▶ Da svolgere
Ricopia le righe seguenti senza alcuna modifica, dalla prima all'ultima.
□ □ □ □ □ □ □
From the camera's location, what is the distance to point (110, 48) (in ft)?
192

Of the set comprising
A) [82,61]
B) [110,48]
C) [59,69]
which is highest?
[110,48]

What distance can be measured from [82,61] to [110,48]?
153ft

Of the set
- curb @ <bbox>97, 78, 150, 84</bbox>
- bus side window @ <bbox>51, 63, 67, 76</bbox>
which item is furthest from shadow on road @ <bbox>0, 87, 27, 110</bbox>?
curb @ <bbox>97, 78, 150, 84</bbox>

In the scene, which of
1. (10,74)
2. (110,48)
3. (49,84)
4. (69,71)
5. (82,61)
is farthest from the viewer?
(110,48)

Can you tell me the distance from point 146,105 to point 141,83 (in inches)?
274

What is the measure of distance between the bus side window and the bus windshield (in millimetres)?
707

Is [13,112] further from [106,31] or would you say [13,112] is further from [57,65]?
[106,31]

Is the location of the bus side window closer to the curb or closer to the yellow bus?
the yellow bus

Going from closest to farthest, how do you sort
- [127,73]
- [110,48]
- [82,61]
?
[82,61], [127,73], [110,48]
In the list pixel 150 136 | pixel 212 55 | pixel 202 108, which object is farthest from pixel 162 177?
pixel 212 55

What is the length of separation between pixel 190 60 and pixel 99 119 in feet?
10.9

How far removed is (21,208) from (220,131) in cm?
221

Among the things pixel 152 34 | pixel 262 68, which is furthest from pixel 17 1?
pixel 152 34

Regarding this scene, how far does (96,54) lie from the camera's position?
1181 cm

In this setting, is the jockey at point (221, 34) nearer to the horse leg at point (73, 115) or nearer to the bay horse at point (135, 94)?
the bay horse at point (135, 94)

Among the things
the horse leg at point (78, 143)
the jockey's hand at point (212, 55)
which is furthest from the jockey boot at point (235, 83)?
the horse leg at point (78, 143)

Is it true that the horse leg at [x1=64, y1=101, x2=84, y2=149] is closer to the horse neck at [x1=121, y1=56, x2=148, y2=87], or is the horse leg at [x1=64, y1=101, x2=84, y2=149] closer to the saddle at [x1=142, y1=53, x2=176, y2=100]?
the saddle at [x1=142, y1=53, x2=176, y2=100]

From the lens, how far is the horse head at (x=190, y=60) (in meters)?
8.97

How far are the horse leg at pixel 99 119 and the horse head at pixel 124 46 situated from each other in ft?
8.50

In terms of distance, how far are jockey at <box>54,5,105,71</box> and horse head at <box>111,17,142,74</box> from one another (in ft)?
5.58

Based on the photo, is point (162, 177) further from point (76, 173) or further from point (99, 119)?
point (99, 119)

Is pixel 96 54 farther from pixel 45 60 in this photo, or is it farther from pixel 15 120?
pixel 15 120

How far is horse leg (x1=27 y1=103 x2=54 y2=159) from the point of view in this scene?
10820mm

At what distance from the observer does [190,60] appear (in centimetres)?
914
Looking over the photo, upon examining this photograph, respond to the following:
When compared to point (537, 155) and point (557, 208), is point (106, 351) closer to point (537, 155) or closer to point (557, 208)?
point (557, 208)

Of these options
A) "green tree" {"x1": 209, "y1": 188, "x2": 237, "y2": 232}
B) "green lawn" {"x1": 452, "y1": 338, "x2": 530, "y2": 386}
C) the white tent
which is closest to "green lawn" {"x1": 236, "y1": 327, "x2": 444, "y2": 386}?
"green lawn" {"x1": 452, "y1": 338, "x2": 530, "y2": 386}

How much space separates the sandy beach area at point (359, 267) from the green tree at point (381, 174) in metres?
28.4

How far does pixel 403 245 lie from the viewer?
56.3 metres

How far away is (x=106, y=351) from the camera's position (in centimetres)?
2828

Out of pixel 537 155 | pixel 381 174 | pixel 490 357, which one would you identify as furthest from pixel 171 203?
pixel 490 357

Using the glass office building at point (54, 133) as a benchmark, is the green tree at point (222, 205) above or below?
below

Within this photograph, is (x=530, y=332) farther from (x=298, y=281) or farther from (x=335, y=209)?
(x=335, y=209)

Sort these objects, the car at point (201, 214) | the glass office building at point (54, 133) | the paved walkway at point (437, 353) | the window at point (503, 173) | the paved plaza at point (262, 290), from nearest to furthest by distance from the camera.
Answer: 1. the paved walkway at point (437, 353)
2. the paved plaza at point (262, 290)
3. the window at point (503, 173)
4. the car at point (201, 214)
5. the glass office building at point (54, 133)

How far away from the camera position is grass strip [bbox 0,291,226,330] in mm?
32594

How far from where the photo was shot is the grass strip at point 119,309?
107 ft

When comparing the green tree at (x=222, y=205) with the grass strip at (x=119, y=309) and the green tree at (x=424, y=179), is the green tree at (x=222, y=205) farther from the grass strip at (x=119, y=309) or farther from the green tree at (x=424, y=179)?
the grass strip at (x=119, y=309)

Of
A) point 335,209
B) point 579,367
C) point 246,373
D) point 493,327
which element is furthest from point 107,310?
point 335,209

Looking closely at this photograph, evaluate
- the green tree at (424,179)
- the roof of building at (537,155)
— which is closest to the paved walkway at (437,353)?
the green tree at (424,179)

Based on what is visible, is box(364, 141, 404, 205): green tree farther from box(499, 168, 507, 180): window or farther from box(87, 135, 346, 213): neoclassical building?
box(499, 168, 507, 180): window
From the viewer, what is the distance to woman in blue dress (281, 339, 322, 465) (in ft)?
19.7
□ □ □ □ □ □ □
▶ Soluzione
From the camera's location, what is the distance to point (110, 48) (in ft)?
192

Of the set comprising
A) [82,61]
B) [110,48]
C) [59,69]
which is highest?
[110,48]

What distance can be measured from [82,61] to [110,48]?
153ft

Of the set
- curb @ <bbox>97, 78, 150, 84</bbox>
- bus side window @ <bbox>51, 63, 67, 76</bbox>
which item is furthest from shadow on road @ <bbox>0, 87, 27, 110</bbox>?
curb @ <bbox>97, 78, 150, 84</bbox>

In the scene, which of
1. (10,74)
2. (110,48)
3. (49,84)
4. (69,71)
5. (82,61)
is farthest from the viewer?
(110,48)

Can you tell me the distance from point 146,105 to point 141,83 (in inches)?
274

What is the measure of distance between the bus side window and the bus windshield (in millimetres)?
707

Is [13,112] further from [106,31] or would you say [13,112] is further from [57,65]?
[106,31]

Is the location of the bus side window closer to the curb or closer to the yellow bus?
the yellow bus

Going from closest to farthest, how do you sort
- [127,73]
- [110,48]
- [82,61]
?
[82,61], [127,73], [110,48]
In the list pixel 150 136 | pixel 212 55 | pixel 202 108, which object is farthest from pixel 162 177?
pixel 212 55

What is the length of separation between pixel 190 60 and pixel 99 119 in feet?
10.9

How far removed is (21,208) from (220,131) in cm?
221

Among the things pixel 152 34 | pixel 262 68, which is furthest from pixel 17 1?
pixel 152 34

Regarding this scene, how far does (96,54) lie from the camera's position?
1181 cm

In this setting, is the jockey at point (221, 34) nearer to the horse leg at point (73, 115) or nearer to the bay horse at point (135, 94)?
the bay horse at point (135, 94)

Among the things
the horse leg at point (78, 143)
the jockey's hand at point (212, 55)
which is furthest from the jockey boot at point (235, 83)?
the horse leg at point (78, 143)

Is it true that the horse leg at [x1=64, y1=101, x2=84, y2=149] is closer to the horse neck at [x1=121, y1=56, x2=148, y2=87], or is the horse leg at [x1=64, y1=101, x2=84, y2=149] closer to the saddle at [x1=142, y1=53, x2=176, y2=100]?
the saddle at [x1=142, y1=53, x2=176, y2=100]

From the lens, how far is the horse head at (x=190, y=60) (in meters)?
8.97

How far are the horse leg at pixel 99 119 and the horse head at pixel 124 46 situated from each other in ft?
8.50

In terms of distance, how far are jockey at <box>54,5,105,71</box> and horse head at <box>111,17,142,74</box> from one another (in ft)?
5.58

Based on the photo, is point (162, 177) further from point (76, 173) or further from point (99, 119)?
point (99, 119)

Is pixel 96 54 farther from pixel 45 60 in this photo, or is it farther from pixel 15 120?
pixel 15 120

How far is horse leg (x1=27 y1=103 x2=54 y2=159) from the point of view in this scene?
10820mm

At what distance from the observer does [190,60] appear (in centimetres)?
914
Looking over the photo, upon examining this photograph, respond to the following:
When compared to point (537, 155) and point (557, 208), is point (106, 351) closer to point (537, 155) or closer to point (557, 208)?
point (557, 208)

Of these options
A) "green tree" {"x1": 209, "y1": 188, "x2": 237, "y2": 232}
B) "green lawn" {"x1": 452, "y1": 338, "x2": 530, "y2": 386}
C) the white tent
which is closest to "green lawn" {"x1": 236, "y1": 327, "x2": 444, "y2": 386}?
"green lawn" {"x1": 452, "y1": 338, "x2": 530, "y2": 386}

How much space separates the sandy beach area at point (359, 267) from the green tree at point (381, 174) in metres?
28.4

How far does pixel 403 245 lie from the viewer?
56.3 metres

How far away is (x=106, y=351) from the camera's position (in centimetres)?
2828

Out of pixel 537 155 | pixel 381 174 | pixel 490 357, which one would you identify as furthest from pixel 171 203?
pixel 490 357

Using the glass office building at point (54, 133) as a benchmark, is the green tree at point (222, 205) above or below?
below

Within this photograph, is (x=530, y=332) farther from (x=298, y=281) or farther from (x=335, y=209)?
(x=335, y=209)

Sort these objects, the car at point (201, 214) | the glass office building at point (54, 133) | the paved walkway at point (437, 353) | the window at point (503, 173) | the paved plaza at point (262, 290), from nearest to furthest by distance from the camera.
Answer: 1. the paved walkway at point (437, 353)
2. the paved plaza at point (262, 290)
3. the window at point (503, 173)
4. the car at point (201, 214)
5. the glass office building at point (54, 133)

How far away from the camera position is grass strip [bbox 0,291,226,330] in mm?
32594

How far from where the photo was shot is the grass strip at point 119,309?
107 ft

When comparing the green tree at (x=222, y=205) with the grass strip at (x=119, y=309) and the green tree at (x=424, y=179), is the green tree at (x=222, y=205) farther from the grass strip at (x=119, y=309) or farther from the green tree at (x=424, y=179)?
the grass strip at (x=119, y=309)

Of
A) point 335,209
B) point 579,367
C) point 246,373
D) point 493,327
which element is furthest from point 107,310?
point 335,209

Looking closely at this photograph, evaluate
- the green tree at (424,179)
- the roof of building at (537,155)
— which is closest to the paved walkway at (437,353)?
the green tree at (424,179)

Based on what is visible, is box(364, 141, 404, 205): green tree farther from box(499, 168, 507, 180): window or farther from box(87, 135, 346, 213): neoclassical building?
box(499, 168, 507, 180): window
From the viewer, what is the distance to woman in blue dress (281, 339, 322, 465) (in ft)?
19.7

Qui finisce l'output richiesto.